What we learned from analysing 124 Nationally Determined Contributions (NDCs)
We recently analysed Intended Nationally Determined Contributions (INDCs) and NDCs of 124 countries for one of our clients. More specifically, we looked at adaptation priorities in the agricultural sector – fisheries and aquaculture, forestry, crops, livestock, and pastures. Yes, it was a tedious task, but definitely worthwhile. Here are our top five insights gained:
- Technology reliance: There is still an emphasis on technology transfer in many of the NDCs to address adaptation needs. However, this technology focus often ignores the capacity-building needed to successfully implement technological innovation.
- Ecosystem and Nature-based Adaptation is a key priority: Healthy ecosystems have been widely recognized in the NDCs as a key to resilient agricultural sectors. Conservation and rehabilitation of ecosystems, and the sustainable use of natural resources are commonly cited as priorities. The question is how to implement these at scale, and what funding mechanisms exist to encourage Ecosystem-based Adaptation?
- More room for social protection and DRM: Social protection, such as the diversification of livelihoods and weather derivatives, are more often prioritized in Africa than other continents. Disaster risk management (DRM) for agriculture could definitely find more room in most NDCs. Of the NDCs that include DRM measures (excluding insurance), climate information services are stated most frequently.
- Adaptation in forestry: Forestry is foremost recognized as a sector with mitigation potential. Its adaptation needs, however, are less often prioritized.
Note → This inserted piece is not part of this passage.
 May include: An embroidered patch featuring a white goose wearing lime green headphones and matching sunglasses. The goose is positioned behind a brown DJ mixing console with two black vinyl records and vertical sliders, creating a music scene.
Despite this negligence, most mitigation measures in the forestry sector have adaptation co-benefits, such as reforestation, forest protection and sustainable forest management.
- Continental differences: The extent to which agricultural adaptation priorities are included in NDCs varies between continents. Sub-Saharan Africa has the most "adaptation champions" – countries that state adaptation priorities in all agricultural sub-sectors. Latin America, Asia and the Pacific have the least champions. This is partially due to all sub-sectors being relevant in the majority of Sub-Saharan African countries (e.g. fisheries and/or aquaculture sector, pastures). It also shows that adaptation is a major concern in Africa.
Overall, NDCs vary significantly in their depth and scope. Some do not include adaptation at all, or only minimally. Others have comprehensive, sub-sector divided plans, occasionally linking them to existing policy and programmes. Adaptation priorities are usually broad terms, compressed into a few paragraphs – not nearly as detailed as mitigation priorities. This leaves room for countries and their partners to design measures that build capacity and fill adaptation gaps. At the same time, it can be more difficult to turn broad priorities into concrete adaptation action. Detailed or not, NDCs are an important policy instrument for strategic climate action and offer a chance to drive coordinated adaptation.